5. De plus, l'Etat ne saurait être tenu pour responsable de ne pas s'être opposé à la création de ce fonds d'intervention d'urgence. Au demeurant, la CCIMBO ne justifie pas ni même n'allègue l'existence d'une faute lourde engageant la responsabilité de l'Etat en raison de la carence du contrôle de tutelle que le préfet est tenu d'exercer sur les chambres consulaires en vertu du 2° de l'article R. 712-2 du code de commerce et des dispositions des articles R. 712-6 à R. 712-8 de ce code.
6. Enfin, le paiement d'une contribution exceptionnelle par la CCIMBO en application de l'article 33 de la loi de finances pour 2005 est sans incidence directe sur les dépenses effectuées par la CCIMBO dans le cadre de la mise en œuvre de son fonds d'intervention d'urgence, qui ont un objet distinct alors surtout qu'il a déjà été jugé, par un arrêt n°17NT03422 du 8 février 2019 de la cour administrative d'appel de Nantes devenu définitif, que l'intéressée n'est pas fondée à contester le bien-fondé de cette créance mise en recouvrement par le titre de perception émis à son encontre le 12 mars 2015 par le ministre de l'économie, de l'industrie et du numérique pour une somme de 7 314 739 euros correspondant au montant de cette contribution exceptionnelle.
7. Il résulte de tout ce qui précède que la CCIMBO n'est pas fondée à rechercher la responsabilité de l'Etat et, sans qu'il soit besoin d'examiner le préjudice dont elle se prévaut, n'est pas fondée à soutenir que c'est à tort que, par le jugement attaqué, le tribunal administratif de Rennes a rejeté sa demande indemnitaire.
Sur les frais liés au litige :
8. L'État n'est pas la partie perdante dans la présente instance.
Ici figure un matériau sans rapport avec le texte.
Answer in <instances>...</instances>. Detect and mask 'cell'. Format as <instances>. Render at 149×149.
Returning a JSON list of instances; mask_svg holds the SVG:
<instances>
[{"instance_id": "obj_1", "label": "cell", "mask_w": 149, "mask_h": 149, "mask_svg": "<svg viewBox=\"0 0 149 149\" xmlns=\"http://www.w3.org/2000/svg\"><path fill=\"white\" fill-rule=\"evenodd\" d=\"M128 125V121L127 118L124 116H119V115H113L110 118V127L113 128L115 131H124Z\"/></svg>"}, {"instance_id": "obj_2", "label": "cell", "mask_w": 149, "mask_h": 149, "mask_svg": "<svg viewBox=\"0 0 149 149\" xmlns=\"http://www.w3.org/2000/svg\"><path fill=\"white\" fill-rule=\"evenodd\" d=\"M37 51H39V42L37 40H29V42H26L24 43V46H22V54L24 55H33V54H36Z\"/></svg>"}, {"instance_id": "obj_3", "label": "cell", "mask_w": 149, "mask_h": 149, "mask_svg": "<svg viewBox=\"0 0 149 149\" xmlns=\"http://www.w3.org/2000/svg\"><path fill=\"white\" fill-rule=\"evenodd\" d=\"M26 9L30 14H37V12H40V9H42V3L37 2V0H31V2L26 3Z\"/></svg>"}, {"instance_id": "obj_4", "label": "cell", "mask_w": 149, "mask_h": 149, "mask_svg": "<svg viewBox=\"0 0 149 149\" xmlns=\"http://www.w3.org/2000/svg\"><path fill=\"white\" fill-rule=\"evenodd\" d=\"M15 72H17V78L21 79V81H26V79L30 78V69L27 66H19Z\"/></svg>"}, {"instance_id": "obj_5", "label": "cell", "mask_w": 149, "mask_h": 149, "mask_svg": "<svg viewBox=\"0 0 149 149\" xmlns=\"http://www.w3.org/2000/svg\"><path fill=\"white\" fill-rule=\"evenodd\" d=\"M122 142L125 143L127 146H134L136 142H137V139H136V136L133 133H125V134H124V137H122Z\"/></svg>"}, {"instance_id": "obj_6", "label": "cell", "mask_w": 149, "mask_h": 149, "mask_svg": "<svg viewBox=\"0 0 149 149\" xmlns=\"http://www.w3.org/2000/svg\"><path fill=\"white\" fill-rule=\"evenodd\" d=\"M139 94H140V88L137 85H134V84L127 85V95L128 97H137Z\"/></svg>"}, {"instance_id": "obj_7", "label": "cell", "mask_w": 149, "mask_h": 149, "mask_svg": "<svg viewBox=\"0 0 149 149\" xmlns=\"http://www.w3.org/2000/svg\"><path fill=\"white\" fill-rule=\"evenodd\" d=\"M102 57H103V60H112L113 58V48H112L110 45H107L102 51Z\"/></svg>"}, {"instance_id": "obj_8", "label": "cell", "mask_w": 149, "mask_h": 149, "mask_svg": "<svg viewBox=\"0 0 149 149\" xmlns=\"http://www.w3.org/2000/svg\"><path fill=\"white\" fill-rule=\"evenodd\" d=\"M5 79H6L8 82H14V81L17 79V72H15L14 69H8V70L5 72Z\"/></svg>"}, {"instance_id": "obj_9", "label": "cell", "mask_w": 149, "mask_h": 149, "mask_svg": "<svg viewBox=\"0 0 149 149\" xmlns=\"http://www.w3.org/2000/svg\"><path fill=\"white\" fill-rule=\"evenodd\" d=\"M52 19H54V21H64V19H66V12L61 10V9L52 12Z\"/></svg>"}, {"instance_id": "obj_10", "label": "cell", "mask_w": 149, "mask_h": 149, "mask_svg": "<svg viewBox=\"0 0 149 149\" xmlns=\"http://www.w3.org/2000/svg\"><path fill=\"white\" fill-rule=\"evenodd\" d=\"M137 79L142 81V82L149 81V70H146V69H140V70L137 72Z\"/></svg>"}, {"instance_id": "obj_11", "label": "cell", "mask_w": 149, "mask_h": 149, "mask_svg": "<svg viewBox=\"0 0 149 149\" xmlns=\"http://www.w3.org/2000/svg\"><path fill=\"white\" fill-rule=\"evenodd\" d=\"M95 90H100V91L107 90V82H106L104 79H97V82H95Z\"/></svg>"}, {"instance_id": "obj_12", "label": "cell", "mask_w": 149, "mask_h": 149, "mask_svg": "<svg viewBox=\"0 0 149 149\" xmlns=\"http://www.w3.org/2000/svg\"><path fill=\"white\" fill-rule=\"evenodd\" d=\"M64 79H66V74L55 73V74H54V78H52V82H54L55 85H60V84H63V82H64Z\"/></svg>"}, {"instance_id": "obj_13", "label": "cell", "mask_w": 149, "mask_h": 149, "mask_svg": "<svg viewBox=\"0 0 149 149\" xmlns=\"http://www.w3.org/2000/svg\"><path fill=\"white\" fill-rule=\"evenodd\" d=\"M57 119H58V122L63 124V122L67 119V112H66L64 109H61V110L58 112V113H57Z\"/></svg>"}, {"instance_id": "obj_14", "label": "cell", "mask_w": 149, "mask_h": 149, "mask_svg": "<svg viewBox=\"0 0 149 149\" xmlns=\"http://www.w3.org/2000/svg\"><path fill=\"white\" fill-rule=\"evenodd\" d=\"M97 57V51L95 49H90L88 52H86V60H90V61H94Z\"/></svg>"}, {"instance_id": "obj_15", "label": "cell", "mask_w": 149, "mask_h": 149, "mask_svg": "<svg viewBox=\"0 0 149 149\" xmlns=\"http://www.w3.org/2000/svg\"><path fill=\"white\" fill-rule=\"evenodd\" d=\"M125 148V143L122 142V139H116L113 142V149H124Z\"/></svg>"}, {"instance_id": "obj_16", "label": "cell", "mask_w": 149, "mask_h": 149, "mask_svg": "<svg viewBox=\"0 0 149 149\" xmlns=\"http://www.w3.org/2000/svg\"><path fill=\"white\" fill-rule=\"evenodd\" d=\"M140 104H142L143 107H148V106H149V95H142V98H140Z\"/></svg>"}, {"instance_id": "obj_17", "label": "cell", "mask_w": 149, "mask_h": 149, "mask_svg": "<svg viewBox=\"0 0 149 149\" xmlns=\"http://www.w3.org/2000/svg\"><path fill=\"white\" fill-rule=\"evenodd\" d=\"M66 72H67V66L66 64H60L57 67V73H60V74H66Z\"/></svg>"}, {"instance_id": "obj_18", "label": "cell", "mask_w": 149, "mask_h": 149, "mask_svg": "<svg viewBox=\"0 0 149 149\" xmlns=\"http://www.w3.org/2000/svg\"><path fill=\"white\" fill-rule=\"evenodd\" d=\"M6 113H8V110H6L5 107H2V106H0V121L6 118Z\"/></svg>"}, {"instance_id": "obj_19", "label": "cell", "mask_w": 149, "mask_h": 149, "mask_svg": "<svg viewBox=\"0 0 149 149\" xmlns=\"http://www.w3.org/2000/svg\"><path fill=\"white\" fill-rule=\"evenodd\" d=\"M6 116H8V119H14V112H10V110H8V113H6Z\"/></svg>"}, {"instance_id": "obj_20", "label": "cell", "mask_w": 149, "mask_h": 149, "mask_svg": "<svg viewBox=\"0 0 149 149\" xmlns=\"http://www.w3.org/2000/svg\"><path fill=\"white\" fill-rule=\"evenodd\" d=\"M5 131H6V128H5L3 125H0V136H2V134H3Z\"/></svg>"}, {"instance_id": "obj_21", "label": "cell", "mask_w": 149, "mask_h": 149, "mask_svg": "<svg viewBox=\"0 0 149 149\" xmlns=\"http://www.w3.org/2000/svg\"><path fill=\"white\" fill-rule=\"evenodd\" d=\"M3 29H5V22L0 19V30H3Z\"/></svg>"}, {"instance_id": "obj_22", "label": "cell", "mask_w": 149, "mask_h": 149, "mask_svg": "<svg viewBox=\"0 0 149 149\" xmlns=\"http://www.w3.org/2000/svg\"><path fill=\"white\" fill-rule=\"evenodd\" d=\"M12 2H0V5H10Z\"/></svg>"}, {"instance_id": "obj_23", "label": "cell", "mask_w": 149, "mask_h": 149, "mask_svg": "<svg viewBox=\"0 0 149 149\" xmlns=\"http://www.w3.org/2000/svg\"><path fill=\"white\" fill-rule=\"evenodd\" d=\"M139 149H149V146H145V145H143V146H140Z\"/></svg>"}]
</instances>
Les dispositions de l'article L. 761-1 du code de justice administrative font obstacle à ce qu'il soit fait droit aux conclusions présentées par la CCIMBO au titre des frais qu'elle a exposés et non compris dans les dépens.
DECIDE :
Article 1er : La requête de la chambre de commerce et d'industrie métropolitaine Bretagne Ouest est rejetée.
Article 2 : Le présent arrêt sera notifié à la chambre de commerce et d'industrie métropolitaine Bretagne Ouest et au ministre de l'économie, des finances et de la souveraineté industrielle et numérique.
Copie en sera adressée, pour information, au préfet de la région Bretagne.
Délibéré après l'audience du 3 janvier 2023, à laquelle siégeaient :
- M. Lainé, président de chambre,
- M. Derlange, président assesseur,
- Mme Chollet, première conseillère.
Rendu public par mise à disposition au greffe le 20 janvier 2023.
La rapporteure,
L. A...
Le président,
L. LAINÉ
La greffière,
S. LEVANT
La République mande et ordonne au ministre de l'économie, des finances et de la souveraineté industrielle et numérique en ce qui le concerne, et à tous commissaires de justice à ce requis en ce qui concerne les voies de droit commun contre les parties privées, de pourvoir à l'exécution de la présente décision.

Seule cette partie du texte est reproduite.